On 18. August 1974, Kiss did the “Hotter Than Hell” photo session at The Stage, Hollywood, California, with photographer Norman Seeff.

Gene Simmons:
“We did a photo session with Norman Seeff in Los Angeles. Norman was a very bright but strange guy who believed that photo sessions should be this other thing. So he would create a climate and bring down everybody and anybody. Girls who would blow you, anything that would happen just to get a sense of something.
That session was one of the few times that I’ve seen Paul drunk. He was blitzed. The only thing that was missing was Rod Serling going [imitates Serling’s voice] “Witness Paul Stanley entering the Twilight Zone.” There was a photo of him with a girl who had nothing on, sort of painted like Goldfinger with silver stuff.
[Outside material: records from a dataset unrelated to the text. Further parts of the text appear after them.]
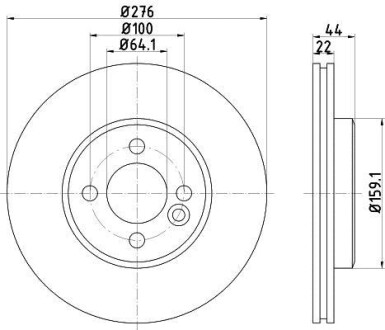 Диск гальмівний MINI Mini(R50,R52) "F D=276mm "01-"07 TEXTAR 92262403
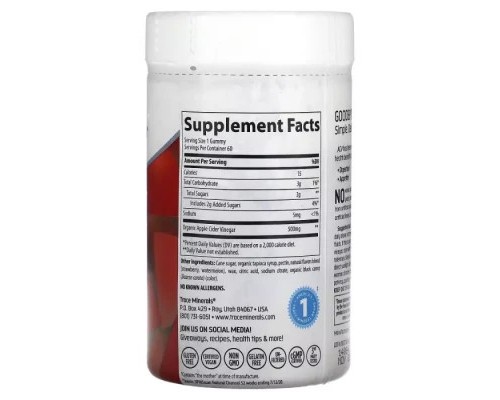 Трави Trace Minerals Яблочный уксус, 500 мг, вкус клубники и дыни, Apple Cider Vinegar Gu (TMR-00565)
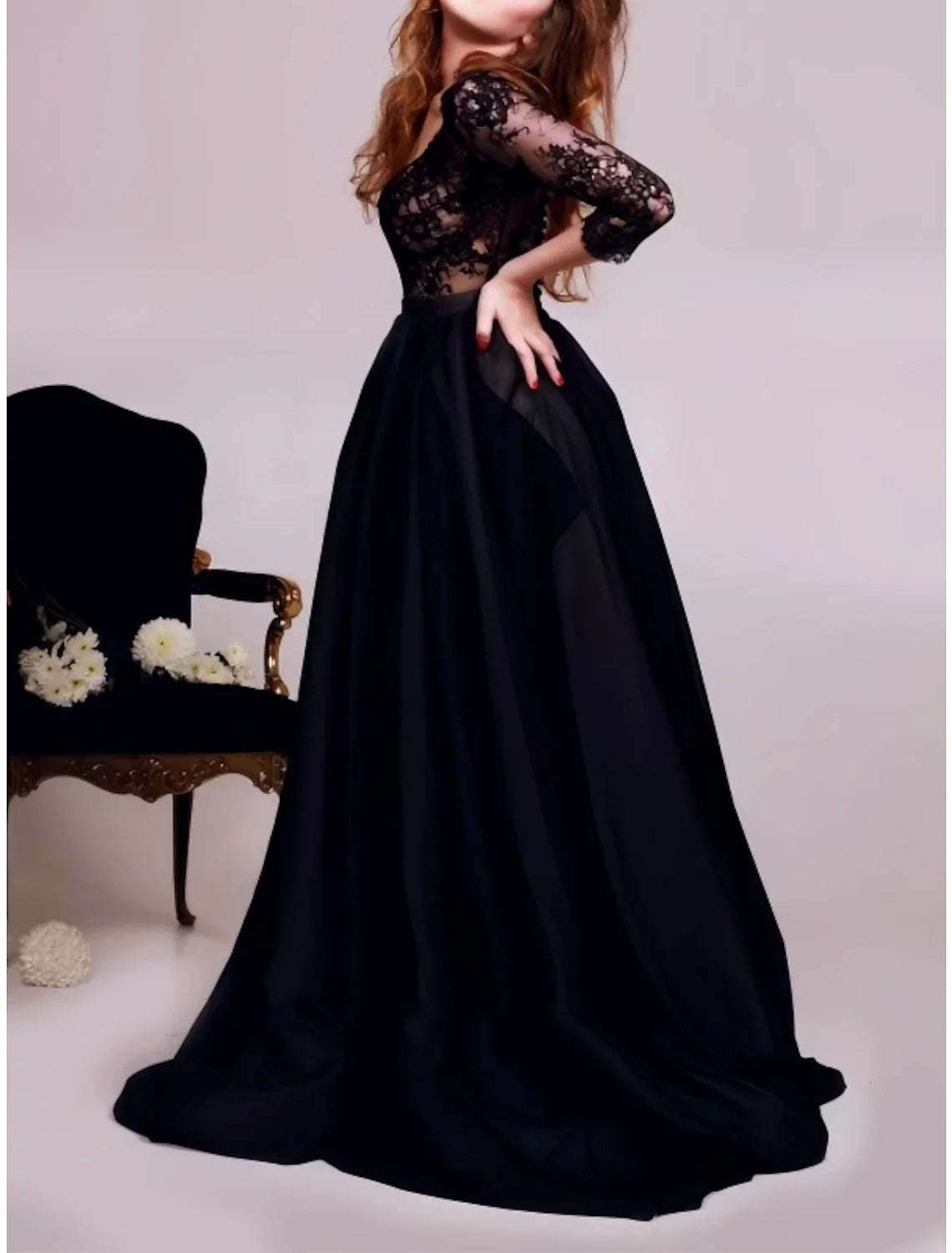 A-Line V-Neck Satin Three-Quarter Sleeve Pleated Floor-Length Evening Gown - Chloe Dress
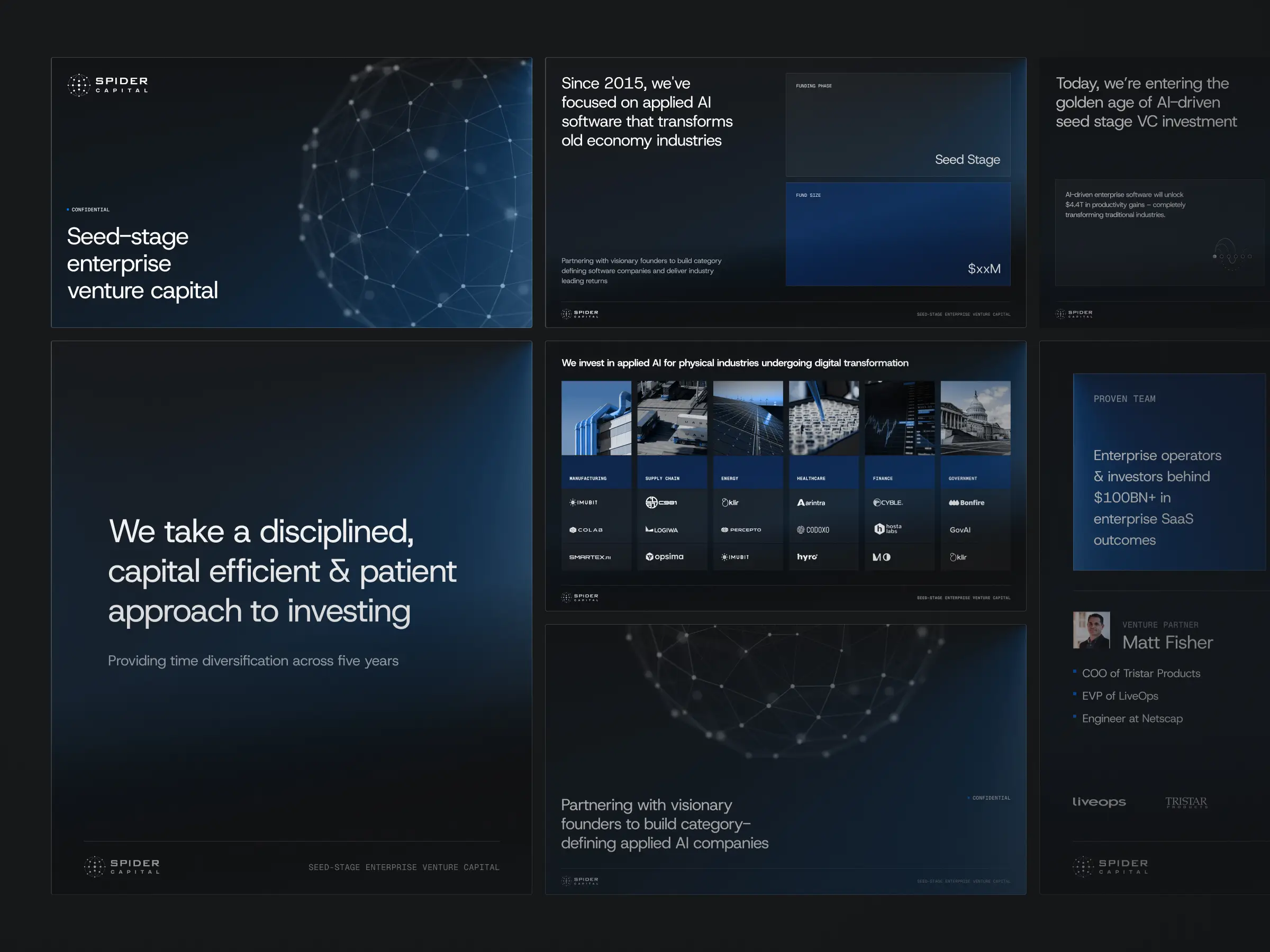Spider Capital pitch deck - Overview of the seed-stage investor presentation - Highlights investment philosophy, a portfolio logo grid across six industries, and a partner profile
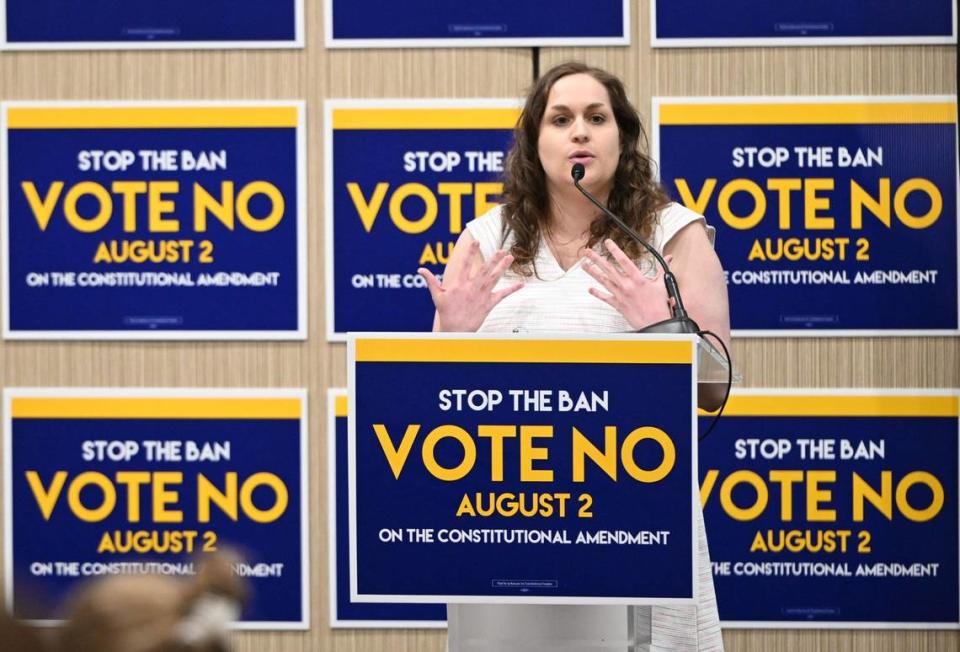 Rachel Sweet, campaign manager for Kansans for Constitutional Freedom, speaks to supporters at an election watch party Tuesday, August 2, 2022, at the Overland Park Convention Center, 6000 College Blvd. The ‘Vote No” won in the primary election. Tammy Ljungblad/tljungblad@kcstar.com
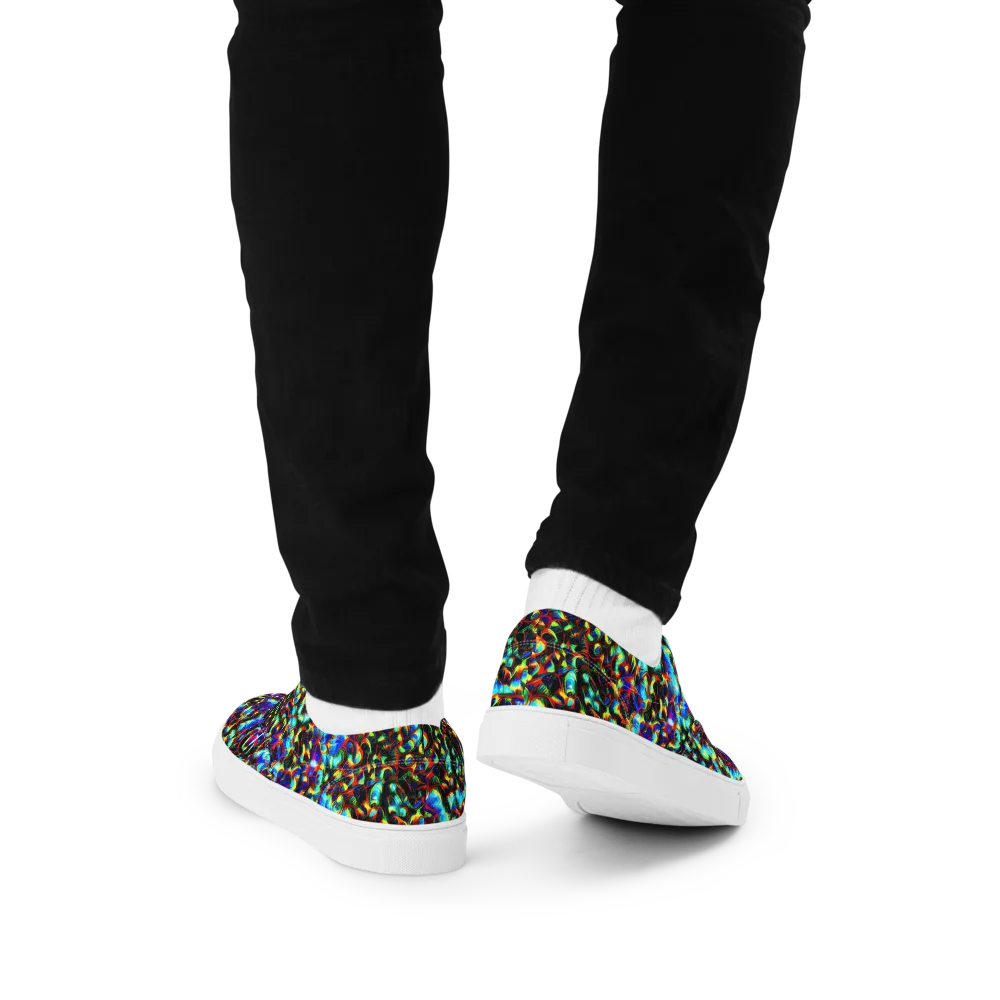 Blue Flame Jungle on Men's Lace-Up Canvas Shoes — Back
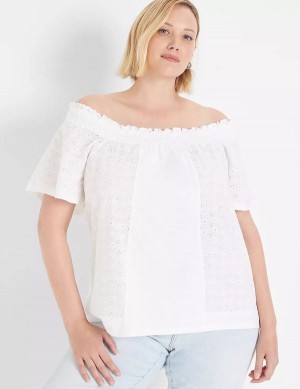 Dámské Tričko Lane Bryant Convertible Eyelet Woven & Knit Top Bílé | SZG2587UD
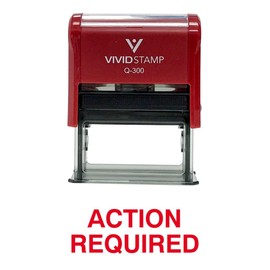 Action Required Office Self Inking Rubber Stamp (Red Ink) - Large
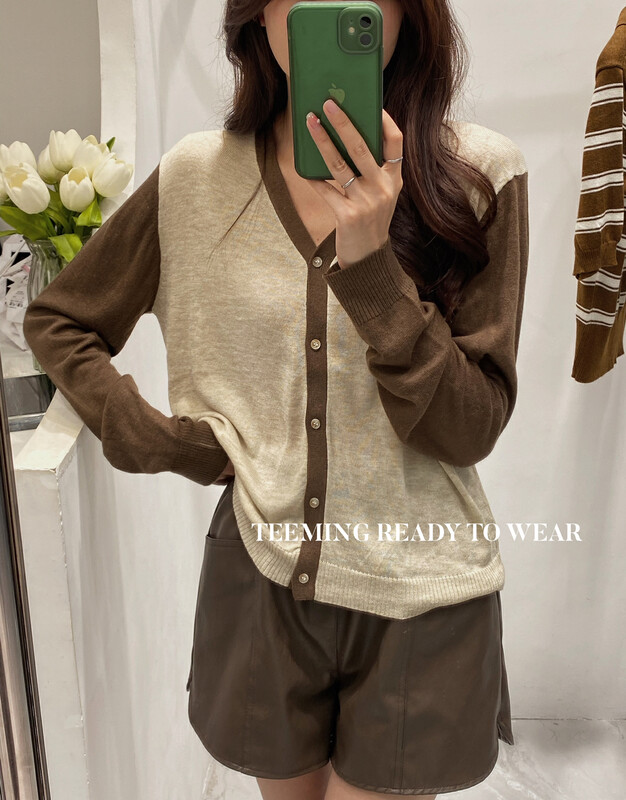 New in early autumn!【TEEM ING】Design contrast color sweater knitted cardigan 22T550# HJY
I don’t even think Paul was aware that there were forces of gravity. So he reached over and in one shot you sort of see him nuzzling with this chickie and the next second he’s over the bed. He’d fallen over. At the end of the photo session I had to carry him to the car and lock him in the back seat.”

Peter Criss:
“It was a wild photo session for the back cover. I was sitting in the armchair there with this broad giving me head with this mask on. It was really fucking wild. Paul was in bed with a bunch of broads and me in a robe over this big knight’s table’s chair. The photographer [Seeff] got us all drunk. That was the idea. He got us all loaded. Everyone was drunk except Gene but Gene had to be drunk on the whole room being drunk. Even the models and the people in the room were drunk. No one was sober but Gene but he had to be intoxicated from just the intoxication of the whole vibe.”

Paul Stanley:
“I don’t know if anybody can make out the back cover of the album but we were having this wild, wild party with tons of people in weird outfits. Ten minutes after that picture was taken I passed out. I cut my hand, I don’t know how I did it. It was pretty strange. I was so drunk that they locked me in a car and I couldn’t find my way out. Like any of the Fellini films, Satyricon, it was bizarre but it was really great too. It was a party unlike most others that I’ve been to. A lot of the pictures taken for the back cover have never seen the light of day because some people didn’t want to be incriminated by the pictures. Someone would go, “Oh, I can’t let so-and-so see me at that party.”

Norman Seeff:
“The Hotter Than Hell photo shoot was done at the Raleigh stages in Hollywood. The front and back cover were shot on the same day. I had just come back from Japan and met one of the great Japanese artists, Tadanori Yokoo. He was a combination of Timothy Leary, Andy Warhol, and Picasso. I think the way Kiss were dressed and who they were suggested to me that Yokoo’s work would be an ideal direction for them. As we went further, I thought “Why not put the title in Japanese as well?” I called in a brilliant designer, John Van Hamersveld, to do the design. The album’s title dictated the party shot, the Satyricon fantasy concept for the back cover. My whole approach is forging a creative partnership with people, it’s very free-form. I made it clear that this is a stage for creative improvisation. Kiss were doing a rock ‘n’ roll ballet for the shoot where each of the individuals were playing a part. It was incredibly exciting, they worked so well off of each other. They came in and they delivered.”